Glycemia-lowering effect of cobalt chloride in the diabetic rat: increased GLUT1 mRNA expression

• Published in: Molecular and cellular endocrinology Vol. 133; no. 2; pp. 151 - 160
• Main Authors: Ybarra, Juan, Behrooz, Alireza, Gabriel, Allen, Koseoglu, Mehmet H, Ismail-Beigi, Faramarz
• Format: Journal Article
• Language: English
• Published: Ireland Elsevier Ireland Ltd 20.10.1997
• Subjects: Animals; Blood Glucose - metabolism; Body Weight - drug effects; Cobalt - pharmacology; Diabetes Mellitus, Experimental - blood; Diabetes Mellitus, Experimental - genetics; Drinking; Gene Expression Regulation - drug effects; Glucagon; Glucose Transporter Type 1; Glyceraldehyde-3-phosphate dehydrogenase (GAPDH) mRNA; Insulin; Insulin - blood; Male; Monosaccharide Transport Proteins - genetics; Organ Specificity; Rats; Rats, Sprague-Dawley; RNA, Messenger - analysis; Streptozotocin; Glucagon; Insulin; Streptozotocin; Glyceraldehyde-3-phosphate dehydrogenase (GAPDH) mRNA
• ISSN: 0303-7207; 1872-8057
• DOI: 10.1016/S0303-7207(97)00162-7

We have recently shown that expression of the GLUT1 glucose transporter isoform is augmented in cells exposed to cobalt chloride [Co(II)], an agent that stimulates the expression of hypoxia-responsive genes (Behrooz, A., Ismail-Beigi, F., 1997. J. Biol.
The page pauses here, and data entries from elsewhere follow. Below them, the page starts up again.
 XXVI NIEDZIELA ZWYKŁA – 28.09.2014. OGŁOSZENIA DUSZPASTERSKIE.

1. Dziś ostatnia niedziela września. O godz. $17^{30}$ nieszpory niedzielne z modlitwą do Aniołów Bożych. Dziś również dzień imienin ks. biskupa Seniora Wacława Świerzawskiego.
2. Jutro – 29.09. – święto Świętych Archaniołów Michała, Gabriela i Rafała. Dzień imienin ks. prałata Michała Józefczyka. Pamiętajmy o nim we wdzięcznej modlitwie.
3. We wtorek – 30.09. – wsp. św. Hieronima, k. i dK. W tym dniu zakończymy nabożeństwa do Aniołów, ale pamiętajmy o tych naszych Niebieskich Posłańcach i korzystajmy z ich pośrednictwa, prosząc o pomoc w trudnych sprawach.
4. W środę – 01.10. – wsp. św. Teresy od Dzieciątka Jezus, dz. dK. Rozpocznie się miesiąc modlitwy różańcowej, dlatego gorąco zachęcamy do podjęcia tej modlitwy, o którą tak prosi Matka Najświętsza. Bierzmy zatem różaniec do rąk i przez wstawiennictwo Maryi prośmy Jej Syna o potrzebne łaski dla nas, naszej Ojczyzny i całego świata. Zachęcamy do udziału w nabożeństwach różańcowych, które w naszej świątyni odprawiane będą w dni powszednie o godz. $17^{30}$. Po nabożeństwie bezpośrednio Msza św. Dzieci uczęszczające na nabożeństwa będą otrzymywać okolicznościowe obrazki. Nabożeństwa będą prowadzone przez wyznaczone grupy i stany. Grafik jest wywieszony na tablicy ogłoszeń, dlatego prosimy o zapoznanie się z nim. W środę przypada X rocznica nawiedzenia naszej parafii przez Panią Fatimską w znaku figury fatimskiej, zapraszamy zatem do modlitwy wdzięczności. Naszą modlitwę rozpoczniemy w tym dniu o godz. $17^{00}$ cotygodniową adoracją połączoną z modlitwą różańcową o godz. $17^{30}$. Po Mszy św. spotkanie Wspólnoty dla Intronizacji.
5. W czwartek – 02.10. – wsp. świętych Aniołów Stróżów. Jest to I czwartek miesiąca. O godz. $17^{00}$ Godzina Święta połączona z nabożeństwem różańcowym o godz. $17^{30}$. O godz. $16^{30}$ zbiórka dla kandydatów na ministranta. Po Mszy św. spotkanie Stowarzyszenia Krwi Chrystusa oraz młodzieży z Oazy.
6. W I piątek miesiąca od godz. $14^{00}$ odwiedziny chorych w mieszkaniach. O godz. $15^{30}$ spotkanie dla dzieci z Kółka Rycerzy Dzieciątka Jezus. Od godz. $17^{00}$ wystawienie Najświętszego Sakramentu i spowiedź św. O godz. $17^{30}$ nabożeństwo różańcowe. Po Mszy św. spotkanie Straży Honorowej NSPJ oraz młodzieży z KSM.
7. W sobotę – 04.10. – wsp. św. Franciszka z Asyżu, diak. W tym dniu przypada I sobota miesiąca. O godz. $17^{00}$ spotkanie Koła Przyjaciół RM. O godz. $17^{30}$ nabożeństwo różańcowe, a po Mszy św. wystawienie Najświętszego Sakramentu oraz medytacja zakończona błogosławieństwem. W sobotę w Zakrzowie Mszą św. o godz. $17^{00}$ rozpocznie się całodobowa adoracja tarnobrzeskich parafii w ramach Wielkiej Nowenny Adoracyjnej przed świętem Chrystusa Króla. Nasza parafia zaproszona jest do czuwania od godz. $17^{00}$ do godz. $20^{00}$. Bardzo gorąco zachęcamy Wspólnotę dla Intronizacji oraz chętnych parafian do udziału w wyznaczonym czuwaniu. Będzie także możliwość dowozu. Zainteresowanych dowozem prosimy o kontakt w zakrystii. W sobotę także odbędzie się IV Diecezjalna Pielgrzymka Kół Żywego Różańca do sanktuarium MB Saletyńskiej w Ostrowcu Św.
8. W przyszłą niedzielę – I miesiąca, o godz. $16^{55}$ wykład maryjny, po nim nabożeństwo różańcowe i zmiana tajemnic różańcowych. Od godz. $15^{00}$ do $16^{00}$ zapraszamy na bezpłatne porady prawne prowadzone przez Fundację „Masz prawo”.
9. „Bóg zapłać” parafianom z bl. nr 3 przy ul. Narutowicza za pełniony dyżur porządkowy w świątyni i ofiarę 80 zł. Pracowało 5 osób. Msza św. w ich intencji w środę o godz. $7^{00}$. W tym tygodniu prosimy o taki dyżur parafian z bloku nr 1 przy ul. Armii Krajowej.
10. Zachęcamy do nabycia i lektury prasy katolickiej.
Chem. 272, 5555–5562.). Here, we examine the effect of Co(II) on glycemia and tissue GLUT1 mRNA content of normal and diabetic rats. The addition of 2 mM Co(II) in the drinking water reduced the glycemia of streptozotocin-induced diabetic rats by day 3 from 32.3±2.1 to 21.0±1.9 mM (non-fasting). Co(II) resulted in no change in serum insulin levels of normal or diabetic rats. Treatment with 4 mM Co(II) was more effective than 2 mM Co(II) in reducing the glycemia of diabetic rats, while 6 mM Co(II) was associated with severe toxicity. GLUT1 mRNA content increased significantly in ventricular myocardium, renal cortex, skeletal muscle, cerebrum and liver of normal and diabetic rats treated with 2 mM cobalt chloride (ranging from 1.3- to 2.9-fold in the different tissues). It is concluded that: (1) treatment with Co(II) decreases the glycemia of diabetic rats, and (2) the glycemia-lowering effect of Co(II) is associated with, and may be mediated by, enhanced expression of GLUT1 mRNA.